• [PROMPT] Will you set down every one of the entries below word for word, leaving the pictures out?

• [THE INPUT]

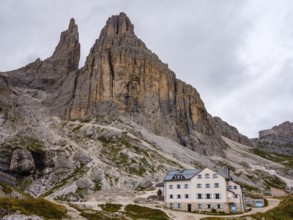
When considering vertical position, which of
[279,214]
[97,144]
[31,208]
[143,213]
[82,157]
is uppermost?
[97,144]

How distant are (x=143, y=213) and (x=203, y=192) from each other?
17946 millimetres

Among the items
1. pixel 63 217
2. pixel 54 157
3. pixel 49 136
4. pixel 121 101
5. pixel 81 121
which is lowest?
pixel 63 217

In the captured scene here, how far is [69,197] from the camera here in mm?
93750

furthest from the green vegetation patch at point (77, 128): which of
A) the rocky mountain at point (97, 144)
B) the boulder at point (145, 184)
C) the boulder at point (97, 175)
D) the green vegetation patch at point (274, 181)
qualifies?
the green vegetation patch at point (274, 181)

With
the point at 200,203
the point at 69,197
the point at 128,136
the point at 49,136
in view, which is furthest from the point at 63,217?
the point at 49,136

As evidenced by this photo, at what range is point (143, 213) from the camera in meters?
58.0

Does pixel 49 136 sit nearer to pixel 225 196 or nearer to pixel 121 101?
pixel 121 101

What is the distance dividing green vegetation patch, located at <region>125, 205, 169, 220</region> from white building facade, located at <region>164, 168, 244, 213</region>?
38.5 feet

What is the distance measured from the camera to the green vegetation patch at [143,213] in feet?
178

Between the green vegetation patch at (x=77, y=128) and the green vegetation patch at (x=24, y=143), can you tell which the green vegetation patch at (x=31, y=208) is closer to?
the green vegetation patch at (x=24, y=143)

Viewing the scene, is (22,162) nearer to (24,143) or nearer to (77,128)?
(24,143)

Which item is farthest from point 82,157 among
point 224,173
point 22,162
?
point 224,173

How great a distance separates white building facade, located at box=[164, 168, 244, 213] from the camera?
67000 mm

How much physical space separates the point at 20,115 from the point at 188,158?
102 metres
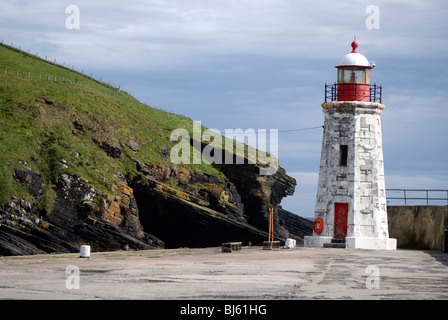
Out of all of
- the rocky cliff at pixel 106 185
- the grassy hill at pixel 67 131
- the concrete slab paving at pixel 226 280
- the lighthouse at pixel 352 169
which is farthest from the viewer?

• [SOLUTION TO THIS PROBLEM]
When considering vertical position, which of
[279,214]
[97,144]
[31,208]
[143,213]
[82,157]
is uppermost?
[97,144]

How distant are (x=143, y=213) and (x=203, y=192) from each other?
17946 millimetres

Among the items
1. pixel 63 217
2. pixel 54 157
3. pixel 49 136
4. pixel 121 101
5. pixel 81 121
which is lowest?
pixel 63 217

In the captured scene here, how far is [69,197] from the camera here in mm?
93750

furthest from the green vegetation patch at point (77, 128): which of
A) the rocky mountain at point (97, 144)
B) the boulder at point (145, 184)
C) the boulder at point (97, 175)
D) the green vegetation patch at point (274, 181)
qualifies?
the green vegetation patch at point (274, 181)

With
the point at 200,203
the point at 69,197
the point at 128,136
the point at 49,136
in view, which is furthest from the point at 63,217?
the point at 49,136

As evidenced by this photo, at what range is point (143, 213) from the camera in meters?
58.0

Does pixel 49 136 sit nearer to pixel 225 196 or nearer to pixel 121 101?
pixel 121 101

What is the distance dividing green vegetation patch, located at <region>125, 205, 169, 220</region> from white building facade, located at <region>164, 168, 244, 213</region>?
38.5 feet

What is the distance measured from the camera to the green vegetation patch at [143,213] in feet?
178

Between the green vegetation patch at (x=77, y=128) and the green vegetation patch at (x=24, y=143), can you tell which the green vegetation patch at (x=31, y=208) is closer to?
the green vegetation patch at (x=24, y=143)

Viewing the scene, is (22,162) nearer to (24,143) or nearer to (77,128)?
(24,143)

Which item is farthest from point 82,157 among
point 224,173
point 22,162
?
point 224,173

How great a distance separates white building facade, located at box=[164, 168, 244, 213] from the camera?
67000 mm

How much physical space separates the point at 20,115 from the point at 188,158?
102 metres
Out of all of
- the rocky cliff at pixel 106 185
- the grassy hill at pixel 67 131
- the concrete slab paving at pixel 226 280
- the lighthouse at pixel 352 169
which is farthest from the viewer?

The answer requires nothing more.